-- Problem --
Rewrite the paragraph of the climate text that begins "It is also tempting to blame ignorance" as a shorter version that keeps its main facts.

-- Document --
It is also tempting to blame ignorance on inexperience. After all, many people continue to view climate change as something to deal with in the future. But the evidence is clear that climate has already been changing over the past 30 years in most agricultural areas, and farmers are doubtlessly trying to adapt. Up until now, the United States was an exception to that trend. But the 2012 drought has changed that, and projections indicate that years like this will be increasingly common in the coming decades.

With widespread evidence for climate change and its impacts, complacency and inexperience should give way to rigorous evaluations of what has happened. For example, why was US agriculture not better prepared for the 2012 drought? And did anything work well that can be scaled up?

-- Part of a data file --

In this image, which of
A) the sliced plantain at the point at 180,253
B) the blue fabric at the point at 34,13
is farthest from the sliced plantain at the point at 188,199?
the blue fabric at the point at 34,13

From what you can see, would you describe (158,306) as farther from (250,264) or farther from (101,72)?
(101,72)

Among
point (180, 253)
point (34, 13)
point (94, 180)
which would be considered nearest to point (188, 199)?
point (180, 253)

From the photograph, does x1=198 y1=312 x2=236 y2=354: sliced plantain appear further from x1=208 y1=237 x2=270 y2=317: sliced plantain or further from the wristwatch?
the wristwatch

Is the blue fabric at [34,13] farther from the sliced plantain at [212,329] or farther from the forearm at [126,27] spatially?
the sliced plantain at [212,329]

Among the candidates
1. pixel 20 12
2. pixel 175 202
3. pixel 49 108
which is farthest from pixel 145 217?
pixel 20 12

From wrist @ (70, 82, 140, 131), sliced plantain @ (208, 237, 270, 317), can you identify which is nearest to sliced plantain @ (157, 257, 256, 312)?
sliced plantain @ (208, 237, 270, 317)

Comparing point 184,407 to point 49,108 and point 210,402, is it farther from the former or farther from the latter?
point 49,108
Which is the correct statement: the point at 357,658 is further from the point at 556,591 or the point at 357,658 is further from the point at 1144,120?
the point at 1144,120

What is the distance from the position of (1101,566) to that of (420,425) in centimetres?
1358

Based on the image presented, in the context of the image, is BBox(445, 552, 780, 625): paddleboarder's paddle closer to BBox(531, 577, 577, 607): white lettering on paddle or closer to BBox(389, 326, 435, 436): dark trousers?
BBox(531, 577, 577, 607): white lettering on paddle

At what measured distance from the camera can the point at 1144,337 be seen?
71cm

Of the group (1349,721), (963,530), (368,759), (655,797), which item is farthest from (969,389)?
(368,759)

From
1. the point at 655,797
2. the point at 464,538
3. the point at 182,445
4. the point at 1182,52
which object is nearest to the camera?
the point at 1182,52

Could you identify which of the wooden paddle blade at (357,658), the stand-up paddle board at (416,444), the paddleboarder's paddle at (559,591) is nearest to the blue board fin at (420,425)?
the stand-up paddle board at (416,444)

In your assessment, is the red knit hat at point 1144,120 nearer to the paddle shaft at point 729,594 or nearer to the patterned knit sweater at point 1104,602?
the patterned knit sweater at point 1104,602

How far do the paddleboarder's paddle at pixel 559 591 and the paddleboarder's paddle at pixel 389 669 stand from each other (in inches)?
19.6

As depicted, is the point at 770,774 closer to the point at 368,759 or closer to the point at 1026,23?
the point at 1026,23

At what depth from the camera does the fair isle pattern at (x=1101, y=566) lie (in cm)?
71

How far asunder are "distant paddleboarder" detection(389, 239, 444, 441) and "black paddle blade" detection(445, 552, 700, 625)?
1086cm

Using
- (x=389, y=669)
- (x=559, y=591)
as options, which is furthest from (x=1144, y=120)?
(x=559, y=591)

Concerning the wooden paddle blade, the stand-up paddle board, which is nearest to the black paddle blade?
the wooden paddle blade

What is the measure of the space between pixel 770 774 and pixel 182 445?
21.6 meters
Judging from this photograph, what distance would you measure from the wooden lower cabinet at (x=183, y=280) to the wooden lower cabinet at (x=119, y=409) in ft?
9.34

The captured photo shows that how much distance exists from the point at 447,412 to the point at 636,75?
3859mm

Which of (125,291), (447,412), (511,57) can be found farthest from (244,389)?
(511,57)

-- Correct result --
Ignorance is easy to blame on inexperience, because many people still see climate change as a future problem. Yet climate has already been changing for 30 years in most agricultural areas, and farmers are surely adapting. The United States was an exception until the 2012 drought, and projections show that such years will become more common in the coming decades.